Most antibiotics owe their source to the terrestrial ecosystem: fungi, soil-borne bacteria, and some plants are examples. The aquatic (marine) ecosystem has languished behind the terrestrial ecosystem in the search for remedies with novel mechanisms of action [13]. However, exploring sources such as the marine environment could lead to the discovery of chemical and biological novelties as well [14]. A number of works on several extracts of marine organisms have shown interesting antimicrobial, antioxidant, antimalarial, anti-inflammatory, and anticancer activities. In fact, some metabolites possessing these properties have been isolated and characterized [15]. Antimicrobial peptides from marine invertebrates provide a novel class of compounds possessing remarkable antimicrobial activities as well as slower rates of resistance acquisition by bacteria [16, 17] that could be explored in the quest for new antimicrobial therapeutics.

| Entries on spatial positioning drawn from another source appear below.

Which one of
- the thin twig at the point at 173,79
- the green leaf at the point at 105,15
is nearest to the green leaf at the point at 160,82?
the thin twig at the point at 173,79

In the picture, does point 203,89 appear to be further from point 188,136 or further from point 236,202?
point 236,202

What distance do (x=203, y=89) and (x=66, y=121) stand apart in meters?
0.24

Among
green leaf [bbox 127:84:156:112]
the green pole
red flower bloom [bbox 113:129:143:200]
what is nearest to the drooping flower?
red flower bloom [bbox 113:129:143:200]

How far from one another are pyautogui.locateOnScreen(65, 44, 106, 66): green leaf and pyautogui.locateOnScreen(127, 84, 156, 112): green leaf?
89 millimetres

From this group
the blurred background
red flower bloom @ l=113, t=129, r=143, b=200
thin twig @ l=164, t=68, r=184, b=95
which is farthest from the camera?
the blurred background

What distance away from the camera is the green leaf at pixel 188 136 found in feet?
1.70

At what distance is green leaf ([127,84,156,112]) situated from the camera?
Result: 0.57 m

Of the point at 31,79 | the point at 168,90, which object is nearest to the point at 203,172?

Antimicrobial peptides (AMPs) are abundant in nature among plants and various animal families. They are mostly cationic and amphipathic. Due to their amphipathicity, they are able to achieve high concentrations in both aqueous environments and within membranes of organisms. AMPs exhibit a broad-spectrum antimicrobial activity since they constitute the first line of defense of both animals and plants against the attack of microbes. Microbial killing is usually as a result of rapid interaction of the AMP with the microbial outer membrane which leads to membrane disruption, release of cytoplasmic constituents, and a halt to cellular activities [18-21]. Little work is ongoing concerning peptides from Ghanaian marine invertebrates, but crude peptides of Galatea paradoxa and Patella rustica have been reported to possess some antimicrobial activity [22].

Olivancillaria hiatula (O. hiatula), a marine gastropod belonging to the family Olividae, is ubiquitous on the shores of Eikwe in the Western Region of Ghana. O. hiatula is benthic, and its sessile life form makes it prone to harsh environmental conditions and varying microbial attacks. We have recently shown that solvent extracts from the body tissue of O. hiatula possess impressive ability to reduce inflammation in vivo [23]. We hypothesized its whole-body tissue as a potential source of antimicrobial peptides. The antibacterial activities and antibiotic-modulating effect of peptides extracted from the whole-body tissue of O. hiatula were therefore investigated in this study.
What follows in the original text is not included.